Die Kletterpartner/innen müssen langsam und gleichmäßig abgelassen werden. Vor dem Ablassen, Seil immer in beide Umlenkkarabiner einhängen und Kontakt mit dem/der Kletterpartner/in aufnehmen. Topropeklettern an Zwischensicherungen ist verboten. Wird die Umlenkung am Ende einer Route nicht erreicht, muss das Seil abgezogen werden. Von der Kletterhalle Südwand eingerichtete Topropeseile dürfen nicht verändert werden.

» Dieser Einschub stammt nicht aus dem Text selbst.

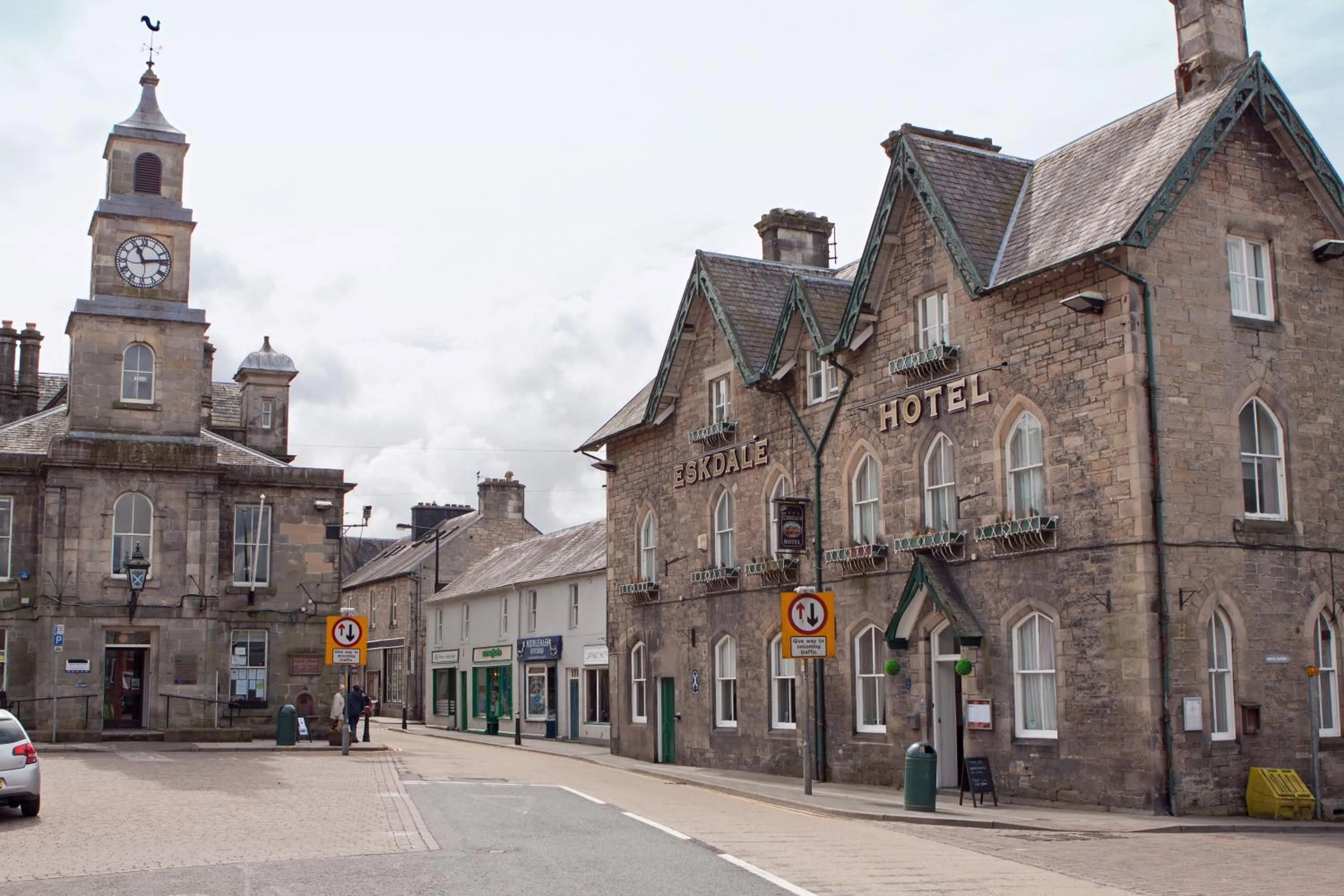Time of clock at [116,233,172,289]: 11:13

Topropeklettern an überhängenden Wänden ist nicht gestattet.An der Vorstiegswand ist des Weiteren auch das Klettern im Nachstieg verboten. Hier darf aus Sicherheitsgründen nur im Vorstieg geklettert werden! Falls beim Topropeklettern mit Karabinern ins Seil eingehängt wird, sind unbedingt 2 Schraubkarabiner oder gleichwertige verschließbare Karabiner gegengleich einzuhängen. Bei Toprope-Stationen ist immer darauf zu achten, dass das Seil immer durch eine doppelte Umlenkung (2 geschlossene Karabiner o.ä.) am Top läuft. Beim Vorstiegsklettern muss jede in der Route vorhandene Zwischensicherung eingehängt werden.

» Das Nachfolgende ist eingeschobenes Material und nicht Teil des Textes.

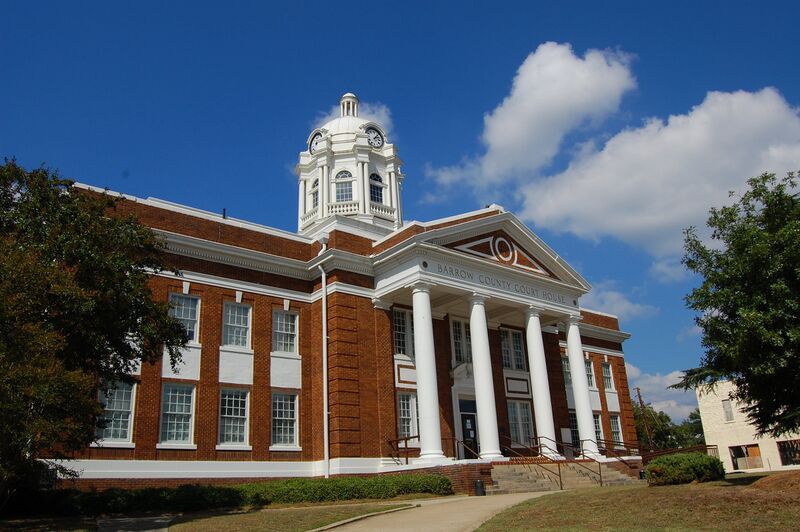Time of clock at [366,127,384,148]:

Beim Vorstiegsklettern müssen sich die Kletternden direkt ins Seil einbinden! Wir empfehlen das direkte Einbinden ins Seil mittels Achterknoten.


GRUPPEN und EXTERNE KURSE

Bei Gruppen haften die jeweiligen Leiter/innen für das Einhalten der Hallenordnung durch die Gruppenmitglieder. Die Leiter/innen müssen volljährig sein. Kurse dürfen nur nach erfolgter Anmeldung und Genehmigung durch die Kletterhalle Südwand abgehalten werden.